Short problem:
Repeat exactly the lines from the line containing "Which one of" through the last line of the records below, inclusive, and nothing else.

Stored entries
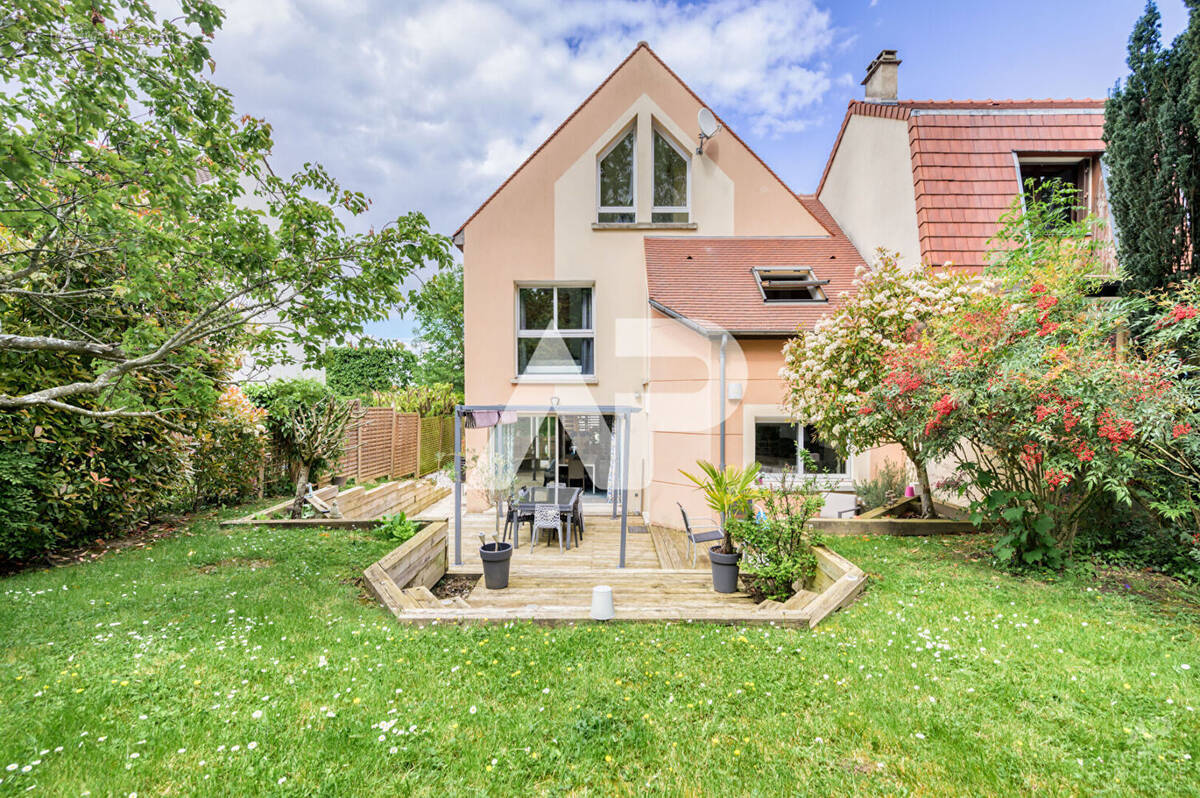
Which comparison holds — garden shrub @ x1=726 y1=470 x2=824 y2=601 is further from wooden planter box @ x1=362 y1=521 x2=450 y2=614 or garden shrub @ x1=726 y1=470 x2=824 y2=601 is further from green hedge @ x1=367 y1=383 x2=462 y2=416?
green hedge @ x1=367 y1=383 x2=462 y2=416

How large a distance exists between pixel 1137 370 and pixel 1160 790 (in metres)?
→ 3.49

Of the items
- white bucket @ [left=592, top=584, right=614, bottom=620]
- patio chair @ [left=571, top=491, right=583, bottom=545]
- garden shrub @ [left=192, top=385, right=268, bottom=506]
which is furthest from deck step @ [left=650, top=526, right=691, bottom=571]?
garden shrub @ [left=192, top=385, right=268, bottom=506]

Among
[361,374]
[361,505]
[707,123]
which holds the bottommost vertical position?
[361,505]

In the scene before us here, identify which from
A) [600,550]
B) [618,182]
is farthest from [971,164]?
[600,550]

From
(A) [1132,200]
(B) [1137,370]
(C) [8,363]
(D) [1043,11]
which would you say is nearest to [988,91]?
(D) [1043,11]

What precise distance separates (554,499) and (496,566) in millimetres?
3085

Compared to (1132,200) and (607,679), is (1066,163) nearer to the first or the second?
(1132,200)

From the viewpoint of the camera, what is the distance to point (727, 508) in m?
6.22

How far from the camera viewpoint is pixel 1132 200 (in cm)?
651

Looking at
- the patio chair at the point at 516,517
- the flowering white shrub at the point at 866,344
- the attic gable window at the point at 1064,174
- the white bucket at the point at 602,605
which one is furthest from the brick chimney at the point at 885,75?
the white bucket at the point at 602,605

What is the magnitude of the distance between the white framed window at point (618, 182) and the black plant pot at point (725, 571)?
25.8ft

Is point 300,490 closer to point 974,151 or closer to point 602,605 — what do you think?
point 602,605

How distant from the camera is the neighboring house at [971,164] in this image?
8.70 meters

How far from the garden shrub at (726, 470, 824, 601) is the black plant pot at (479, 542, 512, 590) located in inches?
106
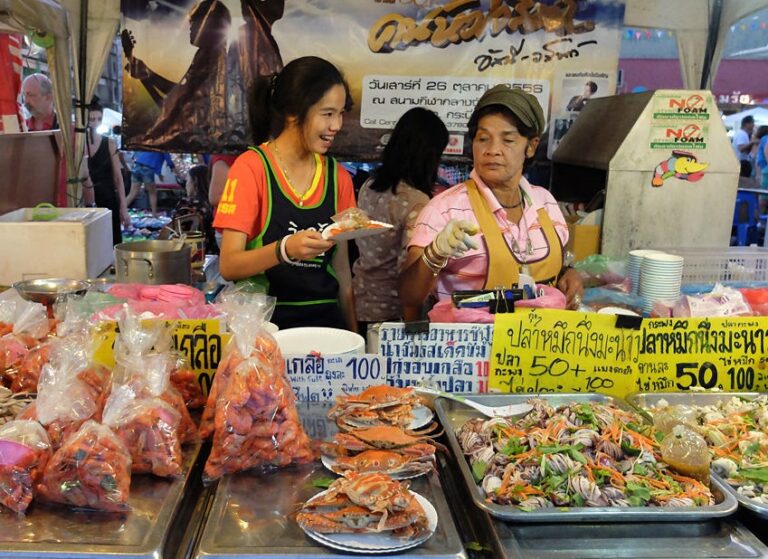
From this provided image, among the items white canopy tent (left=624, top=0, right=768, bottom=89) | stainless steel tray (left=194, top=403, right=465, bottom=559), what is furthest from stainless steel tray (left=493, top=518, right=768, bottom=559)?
white canopy tent (left=624, top=0, right=768, bottom=89)

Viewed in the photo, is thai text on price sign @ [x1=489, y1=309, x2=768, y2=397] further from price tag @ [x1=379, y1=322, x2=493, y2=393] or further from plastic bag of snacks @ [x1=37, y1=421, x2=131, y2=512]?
plastic bag of snacks @ [x1=37, y1=421, x2=131, y2=512]

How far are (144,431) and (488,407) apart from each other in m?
0.81

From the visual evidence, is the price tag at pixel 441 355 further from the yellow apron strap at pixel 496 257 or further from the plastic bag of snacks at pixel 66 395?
the plastic bag of snacks at pixel 66 395

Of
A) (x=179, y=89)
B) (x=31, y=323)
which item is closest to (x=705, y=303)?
(x=31, y=323)

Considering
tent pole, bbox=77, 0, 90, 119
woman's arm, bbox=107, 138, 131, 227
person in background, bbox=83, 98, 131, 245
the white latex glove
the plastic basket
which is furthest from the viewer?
woman's arm, bbox=107, 138, 131, 227

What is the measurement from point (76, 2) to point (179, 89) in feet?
2.55

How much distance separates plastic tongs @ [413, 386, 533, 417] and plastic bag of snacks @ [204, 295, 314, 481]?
412mm

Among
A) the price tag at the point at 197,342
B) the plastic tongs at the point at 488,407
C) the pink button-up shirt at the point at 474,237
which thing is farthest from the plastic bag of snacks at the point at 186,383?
the pink button-up shirt at the point at 474,237

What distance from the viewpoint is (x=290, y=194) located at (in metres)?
2.43

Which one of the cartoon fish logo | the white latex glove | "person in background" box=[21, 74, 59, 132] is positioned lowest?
the white latex glove

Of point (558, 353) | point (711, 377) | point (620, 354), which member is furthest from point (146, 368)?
point (711, 377)

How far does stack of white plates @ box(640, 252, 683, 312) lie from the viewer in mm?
2189

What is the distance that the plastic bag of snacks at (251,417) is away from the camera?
4.32 feet

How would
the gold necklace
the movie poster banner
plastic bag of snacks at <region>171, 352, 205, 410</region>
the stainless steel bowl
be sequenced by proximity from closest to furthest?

Result for this task:
Which one of the cartoon fish logo | the white latex glove | "person in background" box=[21, 74, 59, 132] is positioned lowest?
the white latex glove

Of point (558, 353) | point (711, 377) | point (620, 354), which member is furthest from point (146, 368)?
point (711, 377)

How far does stack of white plates @ box(640, 252, 683, 312) lie from the viewer in mm?
2189

What is the distance that the plastic bag of snacks at (251,417) is away from the camera?
4.32 feet

How would
the gold necklace
the movie poster banner
plastic bag of snacks at <region>171, 352, 205, 410</region>
the stainless steel bowl
be sequenced by proximity from closest to furthest?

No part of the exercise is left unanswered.